WHAT NEEDS TO BE DONE –
For the entries that follow, set down each one exactly and drop any pictures.

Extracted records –

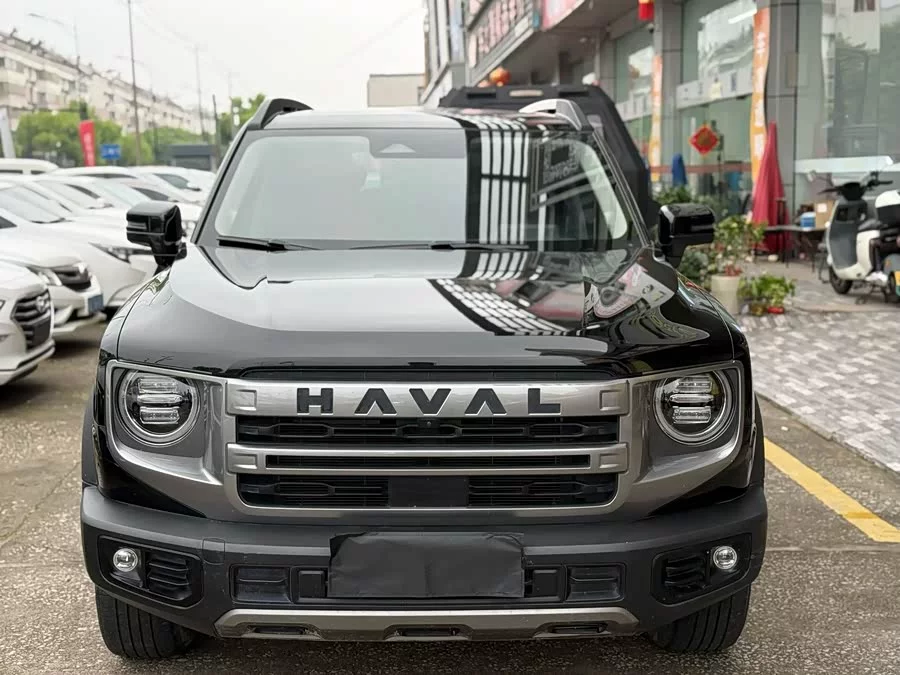 Haval Big Dog DaGou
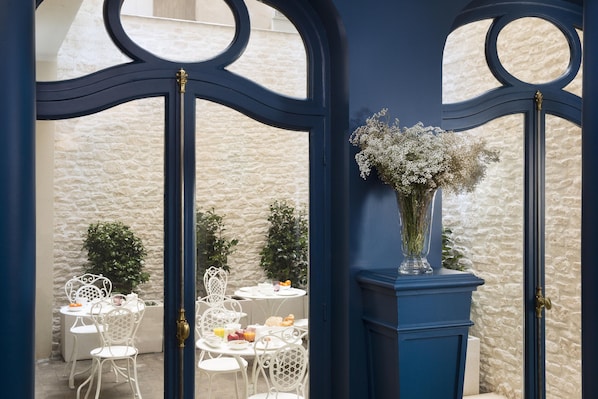 Courtyard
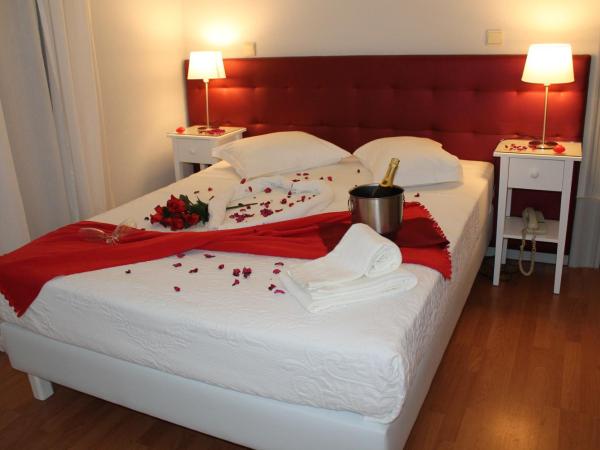 Hotel Porto Nobre : photo 5 de la chambre chambre double avec balcon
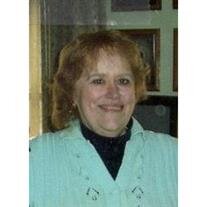 Cynthia Marie Wilcox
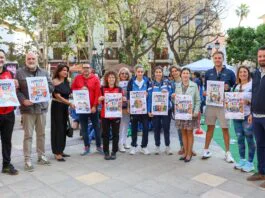 ''alimenta fest'' convertirá el centro de lorca en un gran aula para aprender a comer mejor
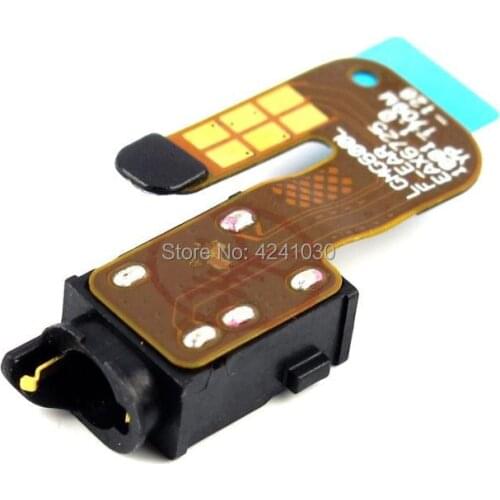 Earphone Headphone Audio Jack Flex Cable For LG G6 H870 H871 H872 H870K H892PR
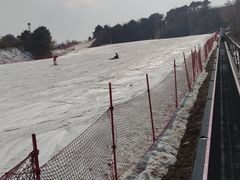-蓟洲国际滑雪场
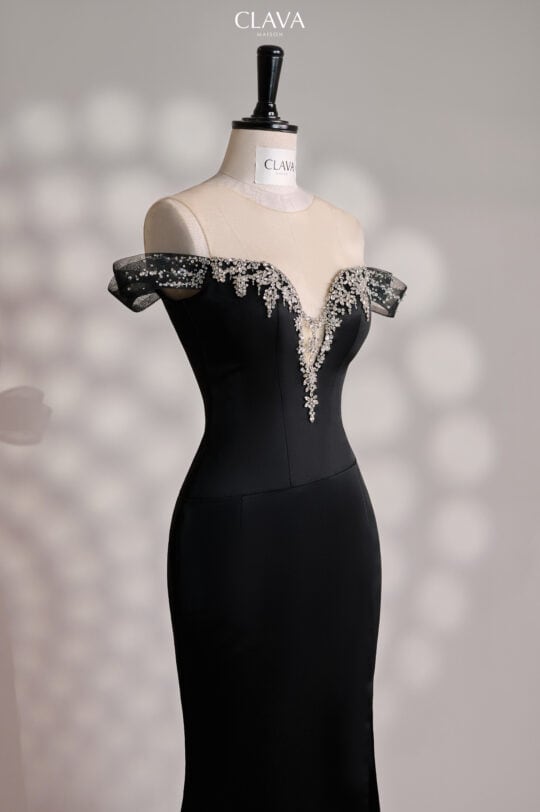 Clava Caterina 25 Tailored Dress Design - Ảnh 7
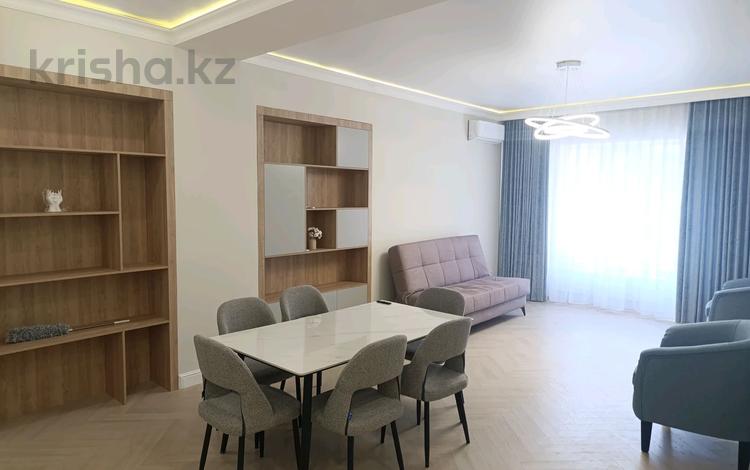 3-бөлмелі пәтер · 100 м² · 5/19 қабат, Назарбаева 235 Б, бағасы: 800 000 ₸ в Алматы, Бостандыкский р-н — фото 2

REPLY –
 Haval Big Dog DaGou
 Courtyard
 Hotel Porto Nobre : photo 5 de la chambre chambre double avec balcon
 Cynthia Marie Wilcox
 ''alimenta fest'' convertirá el centro de lorca en un gran aula para aprender a comer mejor
 Earphone Headphone Audio Jack Flex Cable For LG G6 H870 H871 H872 H870K H892PR
-蓟洲国际滑雪场
 Clava Caterina 25 Tailored Dress Design - Ảnh 7
 3-бөлмелі пәтер · 100 м² · 5/19 қабат, Назарбаева 235 Б, бағасы: 800 000 ₸ в Алматы, Бостандыкский р-н — фото 2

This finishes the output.